Even if you’ve never designed a website yourself it’s possible that you’ve heard of the “3-click rule” which states that all of your content should be accessible to a visitor in just three clicks. If a user cannot find what they’re looking for in three clicks or less, the rule says, you will lose them.

The web design community has a strange relationship with this “rule.” While it’s widely believed to be false, it still persists in conversations about UI and UX (User Interface and User Experience).

What’s with the air-quotes? Is it a rule or not?

On the surface, the 3-click rule is just plain wrong: the amount of clicking alone has very little to do with the users experience. What does make a difference is the so-called success of those clicks.

There’s no reason that some content can’t be buried on your site as long as there is a clear and followable information scent for your visitors. Let’s say I visit your site and it takes me 10 clicks to find your information. If each of these clicks was on a clearly labeled button or link that seemed to be leading me in the right direction, I’m probably not going to mind it all that much.

Now if your site is poorly designed and organized and your links/menus are unclear, half of those 10 clicks could be on the back button. The content itself could be accessible with one click, but if I’m unable to find the trail and get to it, that won’t matter. That’s when you risk losing your visitors.

If it’s wrong, why is it still around?

The 3-click rule is still around because when it comes down to it, it can help in creating a good website.

While making all of your content accessible in just three clicks isn’t some scientifically proven necessity, it’s not a bad starting point to shoot for. Considering the rule makes you take a look at your site as a whole: how your content is organized, how it will be accessed, etc.

Multiple levels of navigation and information aren’t a horrible thing as long as the paths to those levels are given proper consideration and are clearly marked.

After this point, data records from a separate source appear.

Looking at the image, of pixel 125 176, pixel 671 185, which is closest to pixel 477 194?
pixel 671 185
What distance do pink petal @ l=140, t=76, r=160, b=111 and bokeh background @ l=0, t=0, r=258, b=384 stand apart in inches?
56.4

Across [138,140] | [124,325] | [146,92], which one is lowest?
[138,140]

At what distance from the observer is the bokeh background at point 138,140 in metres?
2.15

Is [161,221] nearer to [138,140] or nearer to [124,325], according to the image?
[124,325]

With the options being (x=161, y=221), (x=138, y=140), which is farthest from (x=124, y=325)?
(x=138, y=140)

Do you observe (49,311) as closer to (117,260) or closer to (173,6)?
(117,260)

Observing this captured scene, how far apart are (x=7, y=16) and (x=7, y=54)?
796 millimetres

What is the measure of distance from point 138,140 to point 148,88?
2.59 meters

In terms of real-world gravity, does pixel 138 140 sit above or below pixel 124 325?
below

There are similarities to a large menu at a restaurant. I don’t tend to like large menus because I get distracted and can never make up my mind but personal preference aside, there’s still a wrong way and a right way to approach it.

If the menu items are listed in no particular order and I’m forced to give each and every one equal attention before I’m able to make an informed decision on what I want to eat, I’m likely to feel overwhelmed and unhappy with the whole experience. If the items are categorized well (starters, sandwiches, soups, etc.) then I have a good idea of where I need to begin.

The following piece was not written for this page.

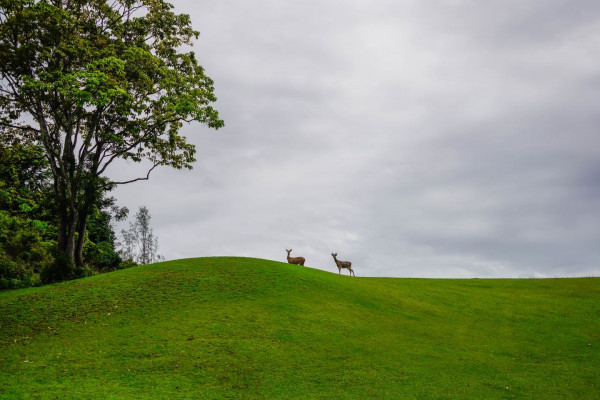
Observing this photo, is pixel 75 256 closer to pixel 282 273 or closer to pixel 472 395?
pixel 282 273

If I sit down at a restaurant and am interested in sharing an appetizer with my friends, I’m going to be looking for the certain cues to lead me to those items. Once there, I expect to be met with options that are actually appetizers. (Filet Mignon with a side of mashed potatoes? That’s an entree. You’d undoubtedly do a double take if you saw it listed as an appetizer.)

Your site should work relatively the same. The amount of clicks needed to access something doesn’t matter as much as the clarity with which it’s organized and the ease with which someone can get on (and stay on) the right path to finding it.